Newly arrived Ukrainians, meanwhile, have been given rooms in people’s homes and accommodations in repurposed schools and office buildings.

Ms. Smid has struggled to understand the different treatment. “It makes me ashamed,” she said. The personal cost to helping, she pointed out, is far different than 80 years ago.

“In that time to have Jews was very dangerous. Your own life was at stake. Now our lives are not in danger.”

Many in the Netherlands say they simply feel more of a sense of kinship with fellow Europeans under attack by a foreign power.

Russia’s invasion of Ukraine has, here and elsewhere, reawakened memories of resilience against authoritarianism, reviving a sense of civic conscience. “For me, the Second World War is something vivid these days – maybe more than it has been ever since I grew up,” said Hans Goedkoop, a Dutch historian who recently delivered a memorial lecture on May 4, the Netherlands day of remembrance.

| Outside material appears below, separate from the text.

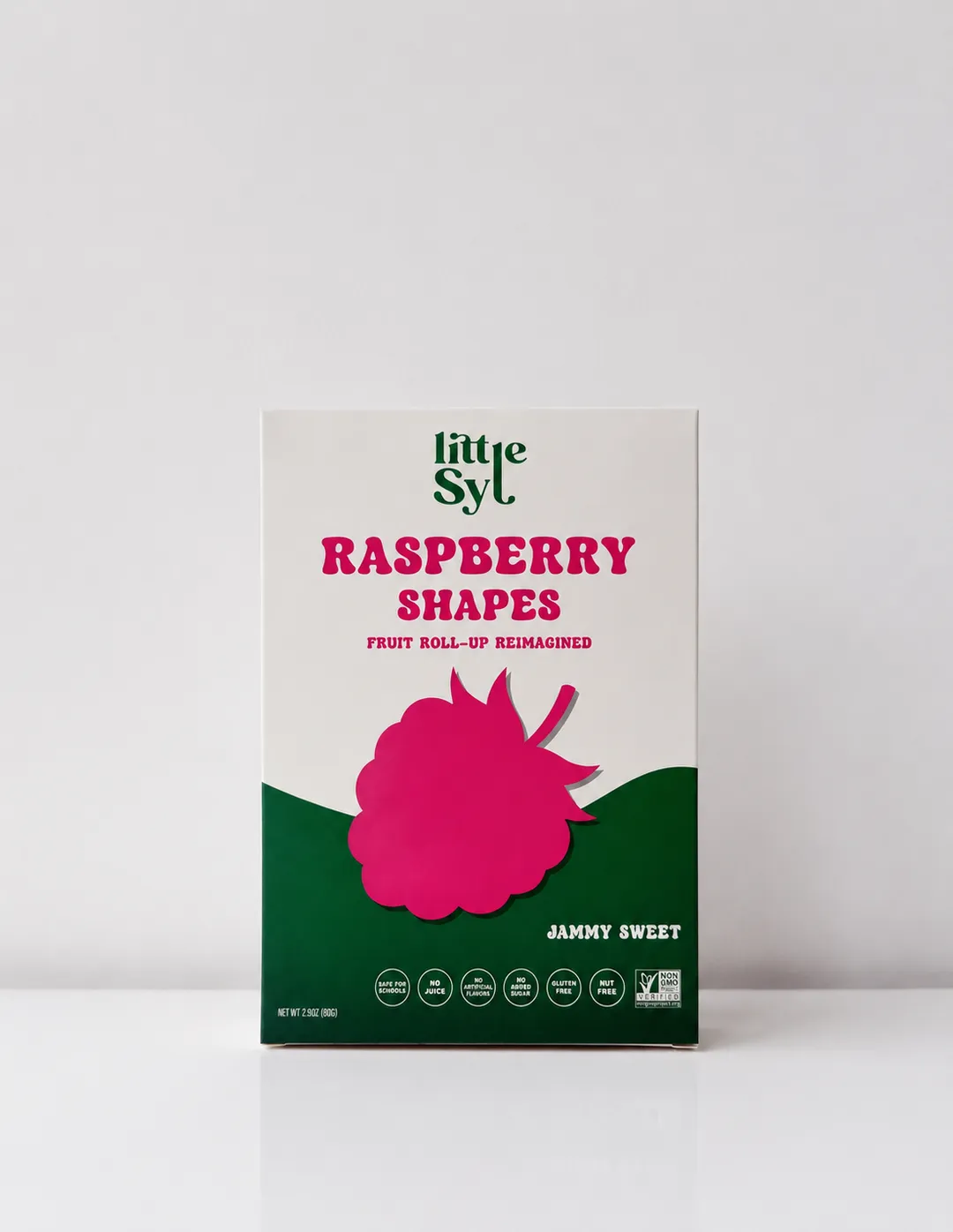 Raspberry Shapes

His grandfather hid people fleeing Nazi Germany, and Mr. Goedkoop is now hosting people from Ukraine although he plays down that contribution: “I have a house big enough to host people, but people are applauding me like I’m saving the world.”

A military invasion on European soil has produced a “visceral” response in many, he said, who have found themselves transported back to the 1940s by images of destroyed Ukrainian cities and refugees fleeing by train.

“With a lot of people, there is a sense of, if we don’t do something now, we never will,” Mr. Goedkoop said. “If this is not the moment where we feel we should do something, we are losing what we think we are.”